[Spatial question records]
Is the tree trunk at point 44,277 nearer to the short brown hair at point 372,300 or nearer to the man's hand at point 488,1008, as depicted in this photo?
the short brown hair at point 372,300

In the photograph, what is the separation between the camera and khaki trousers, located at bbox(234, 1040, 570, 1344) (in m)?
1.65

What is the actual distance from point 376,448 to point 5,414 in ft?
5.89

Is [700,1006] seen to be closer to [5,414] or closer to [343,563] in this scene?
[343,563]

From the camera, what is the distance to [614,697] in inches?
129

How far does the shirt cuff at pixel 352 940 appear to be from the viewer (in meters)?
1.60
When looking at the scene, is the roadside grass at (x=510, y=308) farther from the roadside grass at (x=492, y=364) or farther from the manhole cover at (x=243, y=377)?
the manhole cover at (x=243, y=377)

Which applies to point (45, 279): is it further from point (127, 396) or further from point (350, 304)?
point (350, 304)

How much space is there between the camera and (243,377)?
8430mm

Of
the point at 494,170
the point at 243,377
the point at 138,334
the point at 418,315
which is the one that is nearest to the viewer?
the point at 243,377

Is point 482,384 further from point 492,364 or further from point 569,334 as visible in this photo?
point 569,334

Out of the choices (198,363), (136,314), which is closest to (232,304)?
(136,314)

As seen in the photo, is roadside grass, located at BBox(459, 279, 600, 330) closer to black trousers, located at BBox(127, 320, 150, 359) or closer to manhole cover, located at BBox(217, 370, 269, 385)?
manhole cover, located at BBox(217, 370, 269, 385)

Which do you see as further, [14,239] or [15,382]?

### Your instructions:
Copy out, word for word, the stretch of the records from the line containing "From the camera, what" through the end of the records, including both ends.

### In response:
From the camera, what is the distance to [614,697] in inches?
129

How far does the shirt cuff at pixel 352 940 appear to be from the viewer (in meters)?
1.60
When looking at the scene, is the roadside grass at (x=510, y=308) farther from the roadside grass at (x=492, y=364) or farther from the manhole cover at (x=243, y=377)?
the manhole cover at (x=243, y=377)

Which applies to point (45, 279): is it further from point (127, 396) or further from point (350, 304)?
point (350, 304)

How much space is there between the camera and (243,377)?
8430mm

Of
the point at 494,170
the point at 243,377
the point at 138,334
the point at 418,315
which is the one that is nearest to the viewer?
the point at 243,377

Is point 482,384 further from point 492,364 or further from point 569,334 as visible in this photo?
point 569,334

Out of the choices (198,363), (136,314), which is closest to (232,304)?
(136,314)

As seen in the photo, is roadside grass, located at BBox(459, 279, 600, 330) closer to black trousers, located at BBox(127, 320, 150, 359) or closer to manhole cover, located at BBox(217, 370, 269, 385)?
manhole cover, located at BBox(217, 370, 269, 385)

Which do you see as further, [14,239] or [15,382]?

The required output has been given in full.